- [Extract to read]
▬▬▬▬▬▬▬▬▬▬
The real story about the gold price coming from Europe comes from an area that most would not realize, Switzerland.

In September of 2011 the Swiss Central Bank decided to peg the franc/euro rate at 1.2:1 in an attempt to stem the appreciation of the Swiss Franc against the euro.

Since then the Swiss Central Bank has been forced to defend the peg in an odd manner, accumulating reserves at an alarming rate in order to maintain the peg. Central bank reserves have been at an alarming rate, exploding to 303.8 billion francs, an increase of 66 billion francs from April's 237.6 billion franc figure.

So where is this money going once it enters Switzerland? The Swiss sovereign debt market. Take a look for a moment at the yield curve for Swiss Government securities which can be found here.

Yes, those yields are correct. A significant portion of the Swiss yield curve up to four year yields has dropped below zero, meaning that the government is being paid to financing its debt at these maturities. The yields have fallen so low that even the 30 year bond is selling for a hair more than one percent.

If money continues to flow in at these rates the Swiss government will be forced to make a significant decision with regard to their currency peg. Will they continue to support the peg or will they allow the Swiss franc to free float?

In the past few weeks Swiss officials have begun to float the term 'capital controls' in an attempt to stem the flow of funds into Switzerland. The market is not taking to potential threat seriously but just the inference is important as an economy as small as Switzerland cannot continue to print francs to maintain the peg forever.
▬▬▬▬▬▬▬▬▬▬
- [What you need to do]
Rewrite the passage on the Swiss franc starting at "Yes, those yields" and ending at "the peg forever.", swapping "capital controls" for "currency controls". The saved entries that come next are not needed for any of the work.

- [Saved entries]
▬▬▬▬▬▬▬▬▬▬
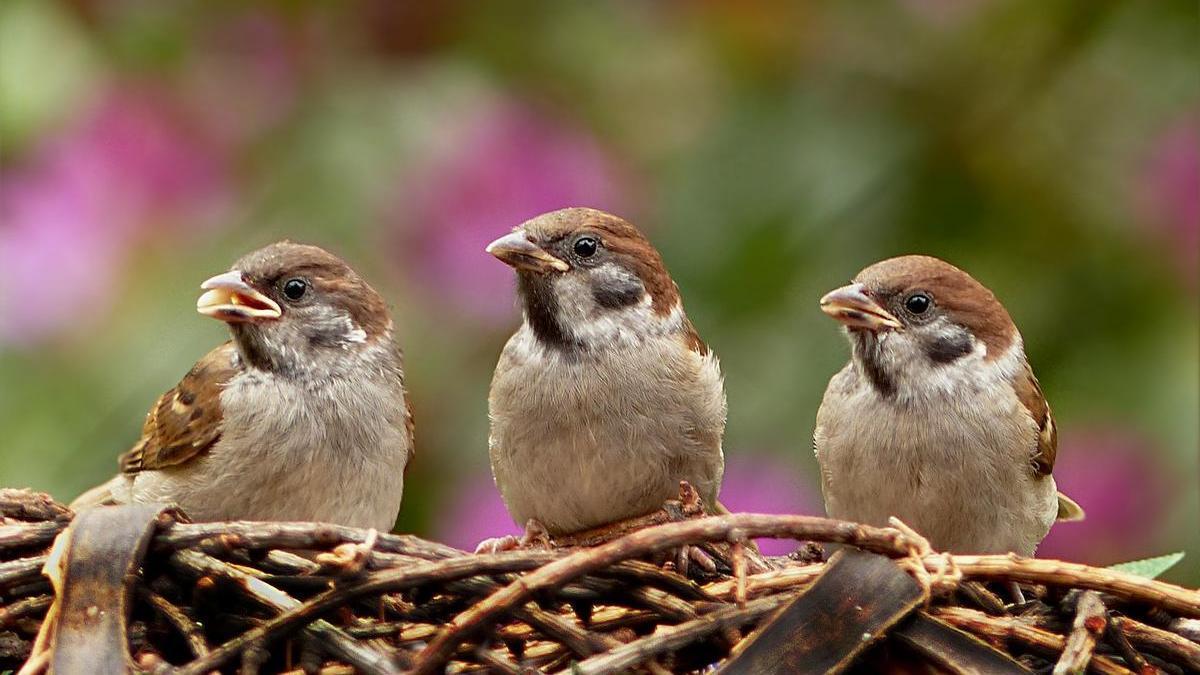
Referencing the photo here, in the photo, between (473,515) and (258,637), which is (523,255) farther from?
(258,637)

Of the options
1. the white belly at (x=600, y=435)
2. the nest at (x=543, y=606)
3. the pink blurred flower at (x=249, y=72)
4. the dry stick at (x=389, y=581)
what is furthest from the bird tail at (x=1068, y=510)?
the pink blurred flower at (x=249, y=72)

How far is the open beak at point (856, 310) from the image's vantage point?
2.89 m

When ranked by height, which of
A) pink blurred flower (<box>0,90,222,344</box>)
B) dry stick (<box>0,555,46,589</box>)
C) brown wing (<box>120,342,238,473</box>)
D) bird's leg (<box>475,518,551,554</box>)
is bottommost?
dry stick (<box>0,555,46,589</box>)

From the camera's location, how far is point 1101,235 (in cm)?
403

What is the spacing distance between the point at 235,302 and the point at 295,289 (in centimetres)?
13

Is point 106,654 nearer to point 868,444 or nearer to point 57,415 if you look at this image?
point 868,444

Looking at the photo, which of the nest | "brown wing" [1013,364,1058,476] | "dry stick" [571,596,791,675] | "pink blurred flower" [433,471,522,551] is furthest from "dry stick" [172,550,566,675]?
"pink blurred flower" [433,471,522,551]

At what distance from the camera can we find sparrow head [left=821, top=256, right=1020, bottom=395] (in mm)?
2986

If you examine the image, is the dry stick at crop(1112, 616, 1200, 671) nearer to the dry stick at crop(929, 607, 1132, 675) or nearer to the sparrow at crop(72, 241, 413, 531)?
the dry stick at crop(929, 607, 1132, 675)

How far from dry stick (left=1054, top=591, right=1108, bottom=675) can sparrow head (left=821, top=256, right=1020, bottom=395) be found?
3.50 feet

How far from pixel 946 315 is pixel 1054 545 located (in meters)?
1.03

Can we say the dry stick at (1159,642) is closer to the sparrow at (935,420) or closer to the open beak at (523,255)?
the sparrow at (935,420)

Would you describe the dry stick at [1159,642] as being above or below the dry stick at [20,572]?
below

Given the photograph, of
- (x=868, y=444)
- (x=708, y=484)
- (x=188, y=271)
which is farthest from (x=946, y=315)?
(x=188, y=271)
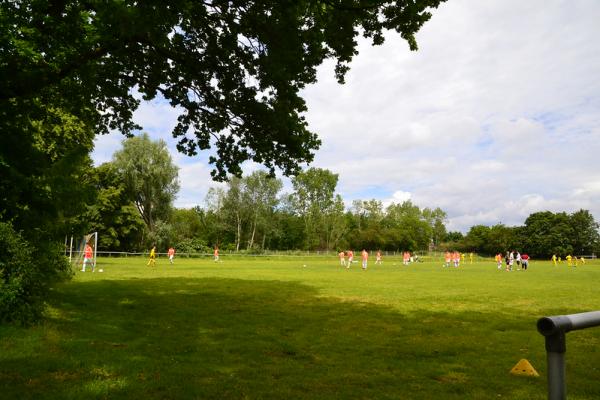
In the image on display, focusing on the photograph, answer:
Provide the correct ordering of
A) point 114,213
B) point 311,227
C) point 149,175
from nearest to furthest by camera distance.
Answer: point 114,213 → point 149,175 → point 311,227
▬▬▬▬▬▬▬▬▬▬
- [The result]
Yes, those yields are correct. A significant portion of the Swiss yield curve up to four year yields has dropped below zero, meaning that the government is being paid to financing its debt at these maturities. The yields have fallen so low that even the 30 year bond is selling for a hair more than one percent.

If money continues to flow in at these rates the Swiss government will be forced to make a significant decision with regard to their currency peg. Will they continue to support the peg or will they allow the Swiss franc to free float?

In the past few weeks Swiss officials have begun to float the term 'currency controls' in an attempt to stem the flow of funds into Switzerland. The market is not taking to potential threat seriously but just the inference is important as an economy as small as Switzerland cannot continue to print francs to maintain the peg forever.